À l’issue de la première réunion d’expertise, ou dès que cela lui semble possible, et en concertation avec les parties, définir un calendrier prévisionnel de ses opérations. L’actualiser ensuite dans le meilleur délai :
En faisant définir une enveloppe financière pour les investigations à réaliser, de manière à permettre aux parties de préparer le budget nécessaire à la poursuite de ses opérations.En indiquant les mises en cause, les interventions volontaires ou forcées qui lui paraissent nécessaires et en invitant les parties à procéder auxdites mises en cause dans le délai qu’il fixera.En les informant de l’évolution de l’estimation du montant prévisible de ses frais et honoraires et en les avisant de la saisine du juge du contrôle des demandes de consignations complémentaires qui s’en déduisent.En les informant, le moment venu, de la date à laquelle il prévoit de leur adresser son document de synthèse.

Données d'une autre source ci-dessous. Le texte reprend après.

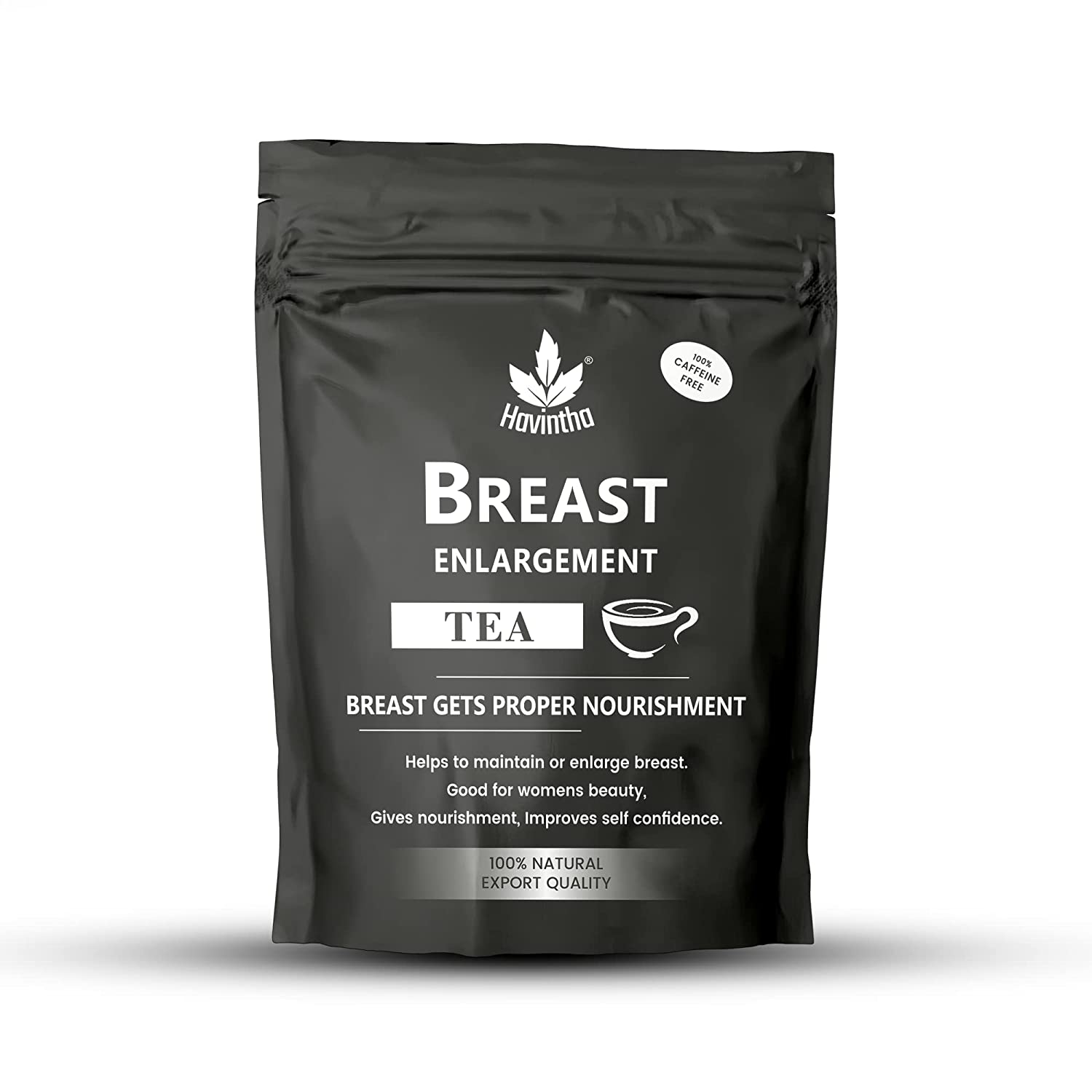 Havintha Breast Enlargement Tea - 50 gms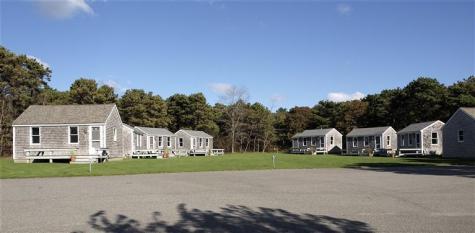 121 Shore Road Truro MA 02652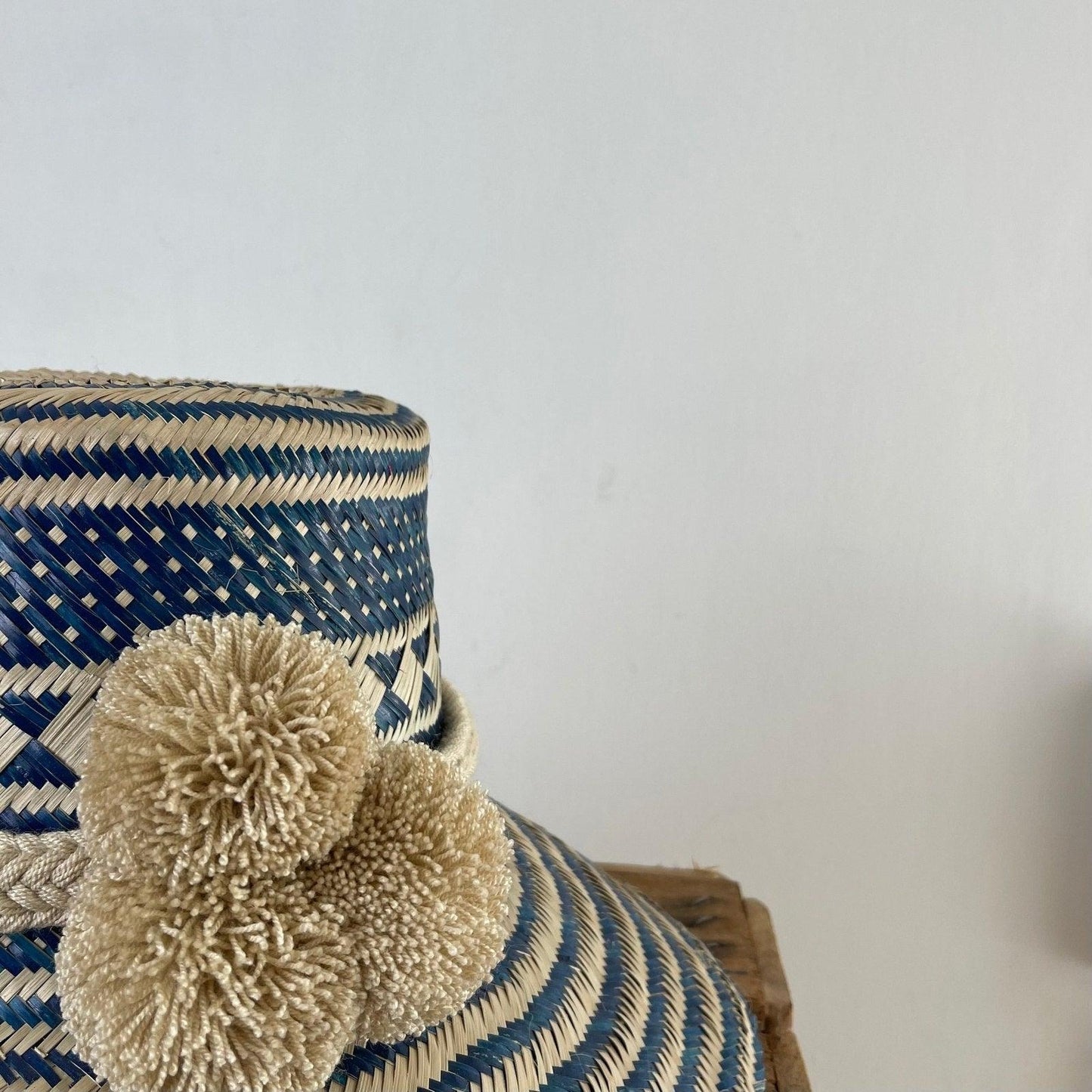 Sombrero Ajui
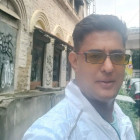 Sunil  V Rao 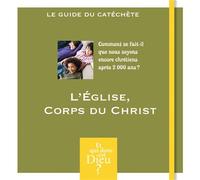 L'eglise, Corps Du Christ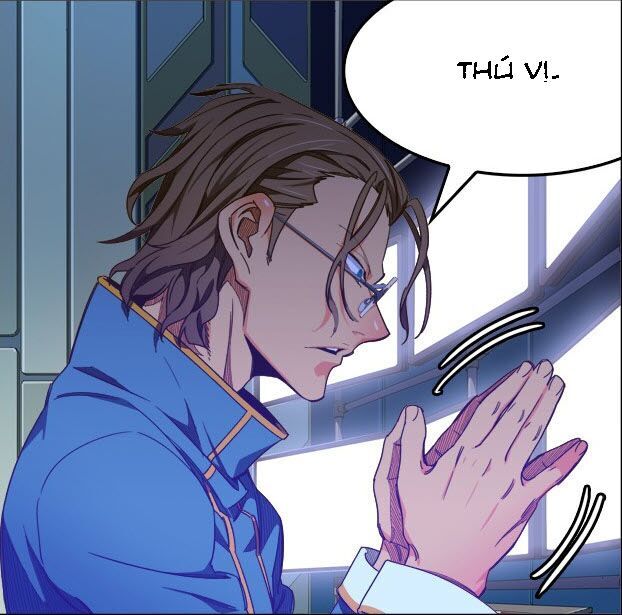 Chúa Tể Học Đường Chap 425 - Next Chap 426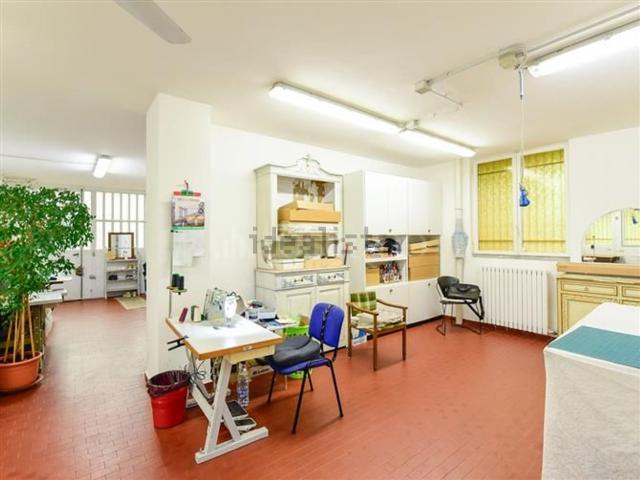 Appartamento in vendita a Prestino, Como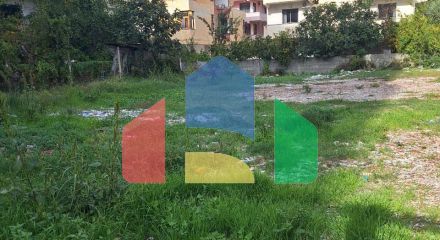 Участок земли, р-н Пляж города Дуррес, 500 м.кв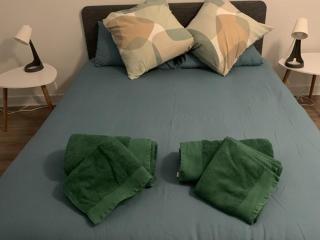Gîte familial près de Vichy avec jardin et activités - FR-1-489-486 - 6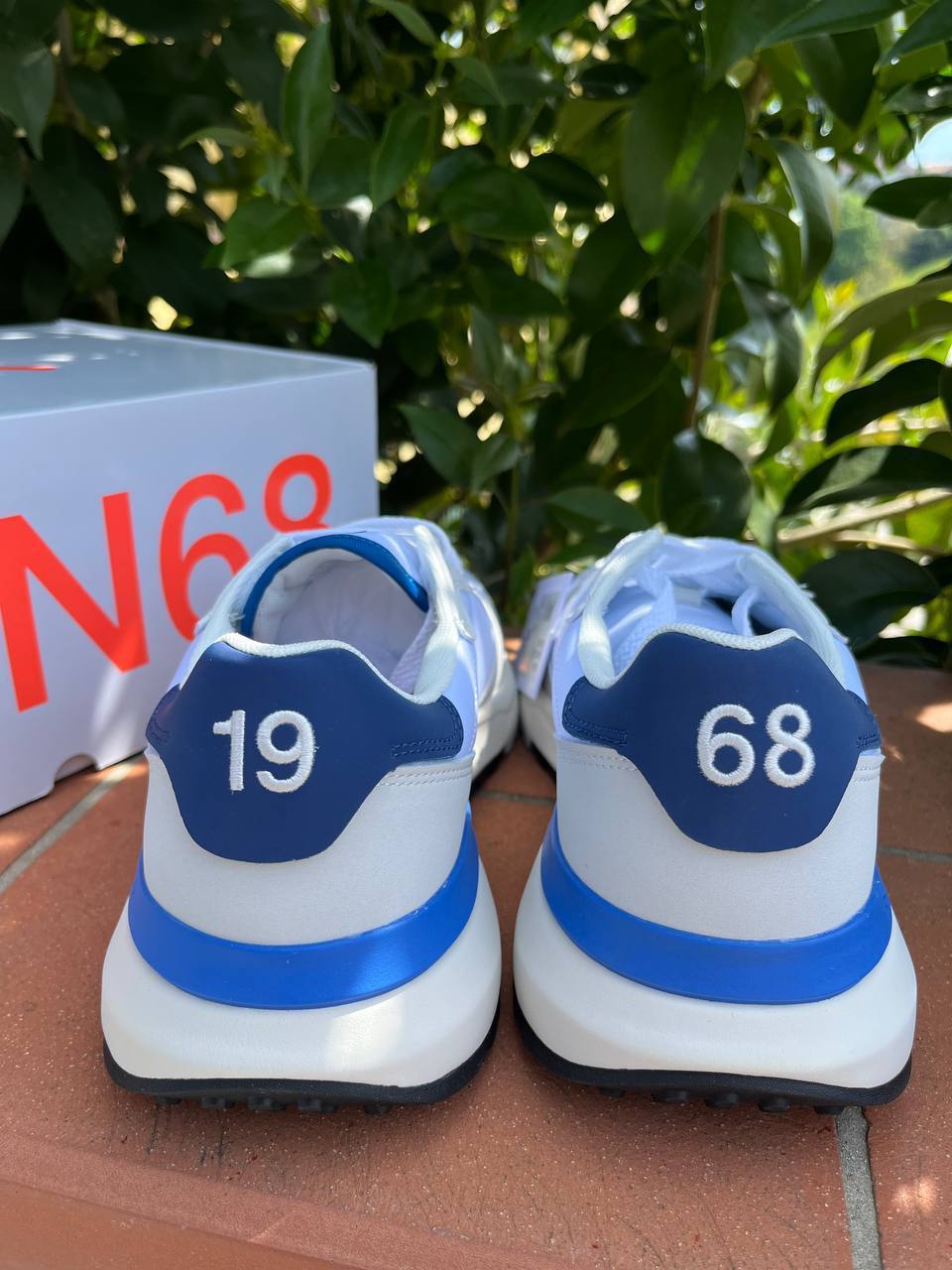 Фото Roberto Serpentini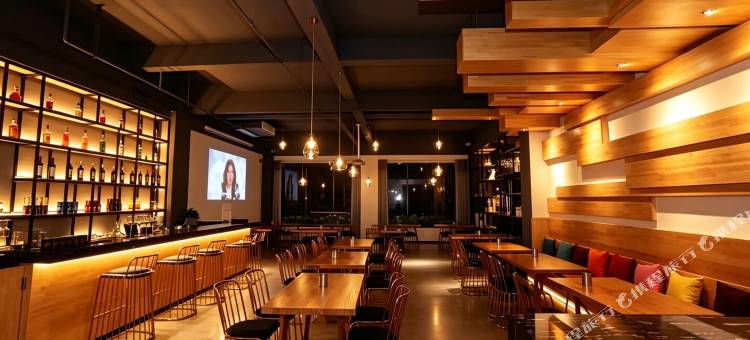 Ocean Sky•海蓝酒店(汕尾红海湾店)图片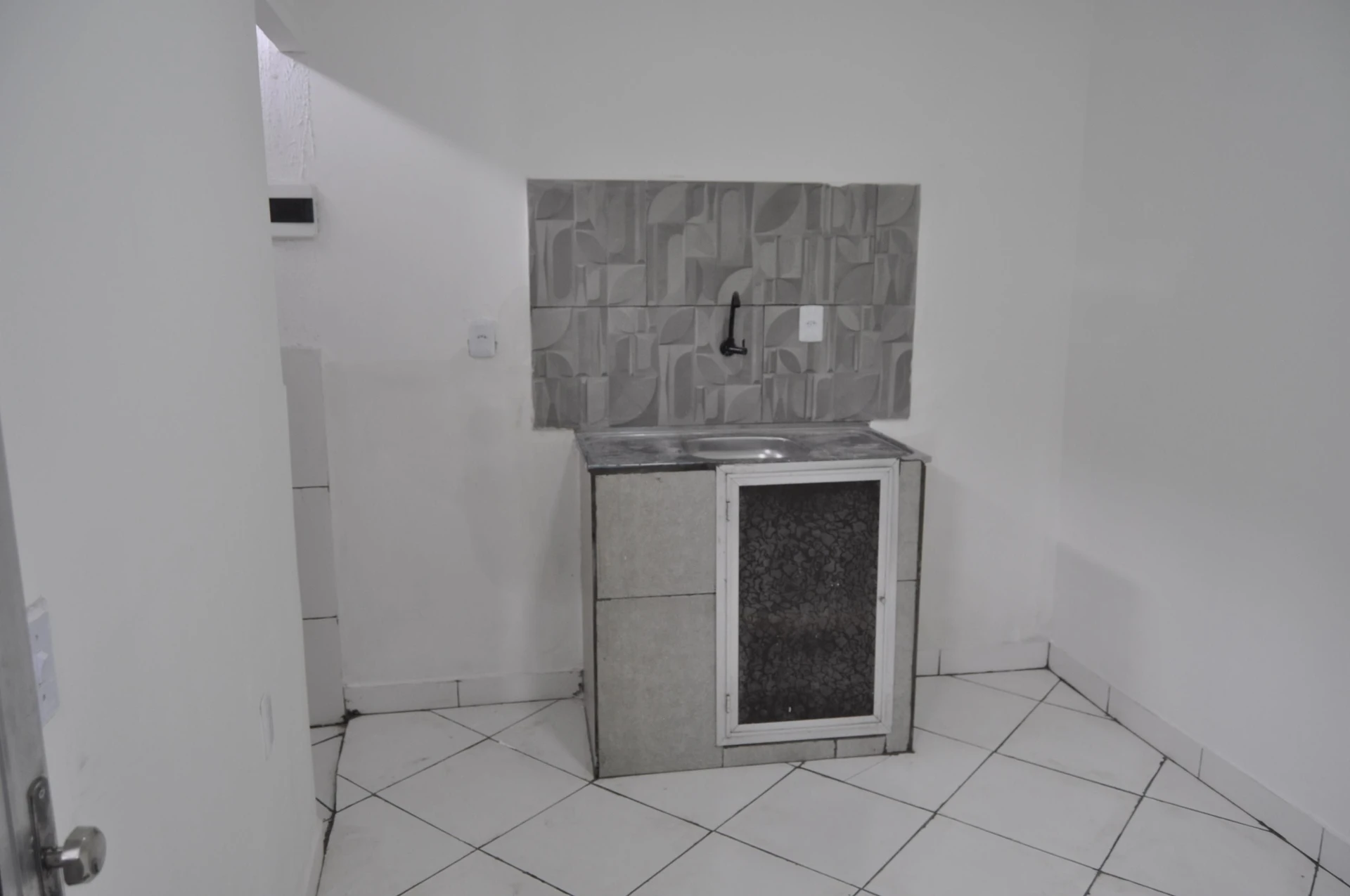 35 m² studio in Rio de Janeiro — photo 2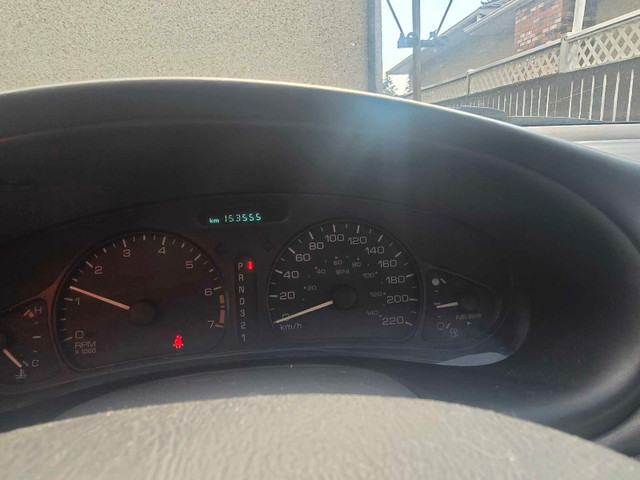 2004 Oldsmobile Alero in Cars & Trucks in Calgary - Image 3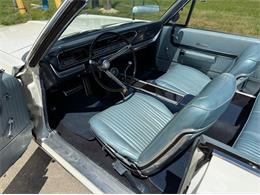 1967 Plymouth Sport Fury (CC-2076299) for sale in Houston, Texas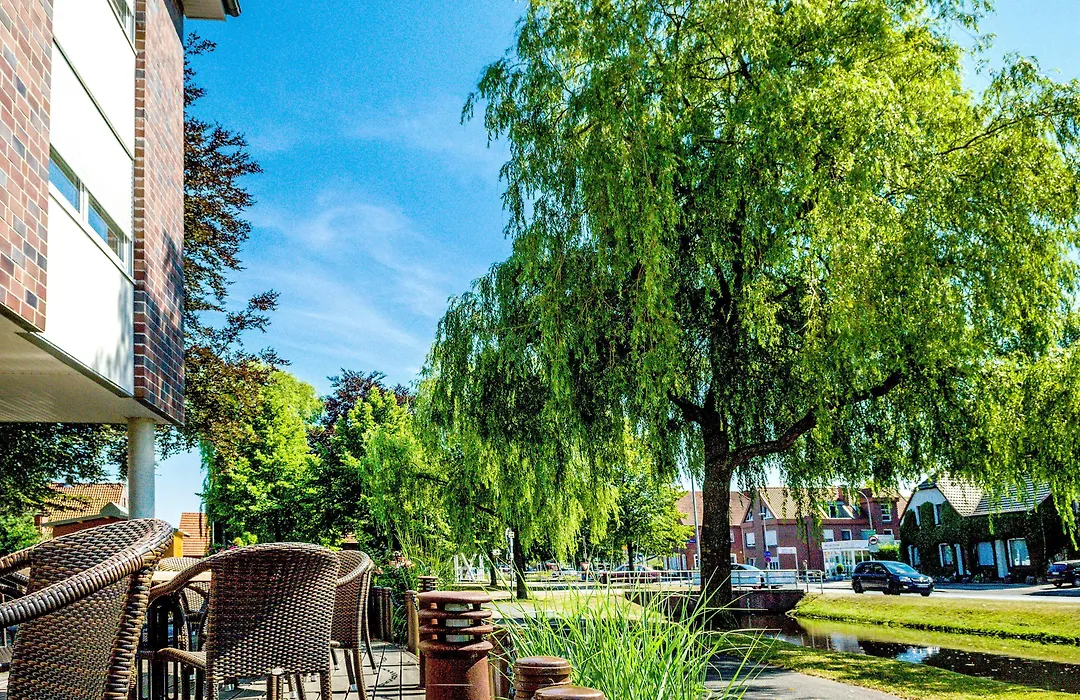 Hotel Hilling-1
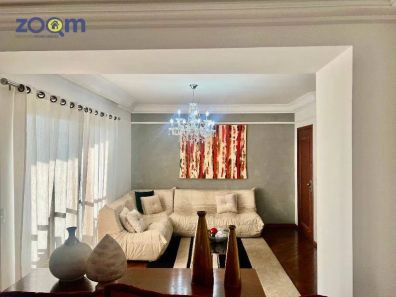 Apartamento com 3 Quartos à venda, 157m² no Centro, Jundiaí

Au terme de ses opérations, adresser aux parties un document de synthèse, sauf exception dont il s’expliquera dans son rapport (par ex. : réunion de synthèse ; communication d’un projet de rapport), et y arrêter le calendrier de la phase conclusive de ses opérations :
Fixant, sauf circonstances particulières, la date ultime de dépôt des dernières observations des parties sur le document de synthèse.
Rappelant aux parties, au visa de l’article 276 alinéa 2 du code de procédure civile, qu’il n’est pas tenu de prendre en compte les observations transmises au-delà de ce délai.
Disons qu’en cas d’urgence ou de péril en la demeure reconnue par l’expert, ce dernier pourra autoriser les demandeurs à faire exécuter à leurs frais avancés, pour le compte de qui il appartiendra, les travaux estimés indispensables par l’expert, sous la direction du maître d’œuvre des demandeurs, par des entreprises qualifiées de son choix ; que, dans ce cas, l’expert déposera une note circonstanciée aux parties, précisant la nature, l’importance et le coût de ces travaux.
Fixons à la somme de 3.000 euros (TROIS MILLE EUROS) la provision concernant les frais d’expertise qui devra être consignée par Mme [L] [F] [C] [X], épouse [O], et M. [U] [G] [O] à la Régie du tribunal judiciaire de Saint-Pierre dans le délai de DEUX MOIS à compter de la présente décision.
Rappelons que la saisine de l’expert est subordonnée à la consignation préalable de cette somme.
Disons que faute de consignation de la provision dans ce délai impératif, ou demande de prorogation sollicitée en temps utile, la désignation de l’expert sera caduque et de nul effet.
Disons que l’exécution de la mesure d’instruction sera suivie par le juge du service du contrôle des mesures d’instruction de ce tribunal, spécialement désigné à cette fin en application des article 155 et 155-1 du même code.
Disons que l’expert sera saisi et effectuera sa mission conformément aux dispositions des articles 232 à 248, 263 à 284 1 du code de procédure civile et qu’il déposera l’original de son rapport au greffe du tribunal dans les six mois de sa saisine sauf prorogation de ce délai dûment sollicitée en temps utile de manière motivée auprès du Juge du contrôle.
Disons n’y avoir lieu à référé concernant l’ensemble des demandes de la SCCV BMS IMMOBILIER fondées sur l’article 835 du code de procédure civile à savoir de faire injonction aux défendeurs de prendre livraison du bien acquis sous astreinte et de les condamner provisionnellement au paiement de dommages et intérêts.
Disons n’y avoir lieu à faire application des dispositions de l’article 700 du code de procédure civile.
Condamnons provisoirement Mme [L] [F] [C] [X], épouse [O], et M. [U] [G] [O] aux dépens.
Rappelons que :
le coût final des opérations d’expertise ne sera déterminé qu’à l’issue de la procédure, même si la présente décision s’est efforcée de fixer le montant de la provision à une valeur aussi proche que possible du coût prévisible de l’expertise ;la partie qui est invitée par cette décision à faire l’avance des honoraires de l’expert n’est pas nécessairement celle qui en supportera la charge finale, à l’issue du procès.
Rappelons que la présente ordonnance bénéficie de plein droit de l’exécution provisoire.
La présente décision a été signée par Bertrand Pages, président du tribunal, et par Wilson Fontaine-Blas, cadre greffier.